IV.ULUSLARARASI NECMETTİN ERBAKAN ÜNİVERSİTESİ HUKUK KONGRESİ
Yayıncı:
Necmettin Erbakan Üniversitesi Yayınları
Dual working, which is defined as physicians working together in public and private sectors, is known in our country with the full day law. The process regarding the ban on dual working, which applies to faculty members as well as physicians, started with Law No. 5947 of 2010. The Constitutional Court has partially annulled this law. Subsequently, Decree Law No. 650 and Law No. 6514 came into force. Accordingly, academic staff will have permanent status at the university, while professors and associate professors will be able to serve outside the university under certain conditions and in a limited manner. Also faculty members who are currently engaged in self-employment activities or working in private organizations outside of working hours shall terminate these activities within three months as of the publication date of this article, and faculty members who do not terminate these activities within this period shall be dismissed from the university.

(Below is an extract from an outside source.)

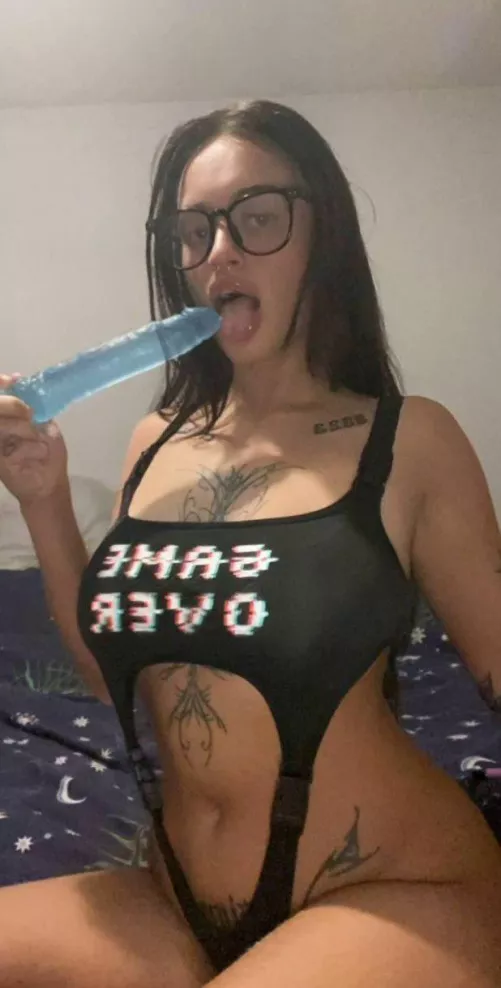 just an innocent goth slut that needs pounding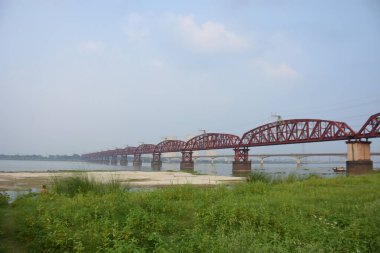 Tarihsel Hardinge Köprüsü Padma Nehri üzerinde 1,8 kilometre uzanır, klasik çelik demiryolu kirişleri ve Bangladeş 'teki 20. yüzyıl başlarındaki İngiliz sömürge mühendisliğini yansıtır..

Although the organization of dual work is a political choice, whether the result constitutes a violation of rights for both the subjects of the right to health and physicians requires a constitutional assessment. In addition, although the legislator has the right of discretion to regulate the working hours of physicians, the legislator must also take into account the public interest when exercising this discretionary power. This paper analyzes the legal regulations regarding the dual employment of physicians working in the public sector and the constitutional court decisions regarding these regulations. This is because ten years have passed since the Constitutional Court’s decision on dual employment and the relevant regulation can now be brought before the Supreme Court again. he rule put the public sector at a competitive disadvantage vis-à-vis the private sector, adversely affecting the accessibility and quality of public health services. The fact that especially financially weak people are affected by these problems in terms of the right to health violates the principle of the social state. The Court should take into account these alleged violations and make a new decision in a way that reconciles physicians right to work and to improve corporeal and spiritual existence with the right to life and health of individuals.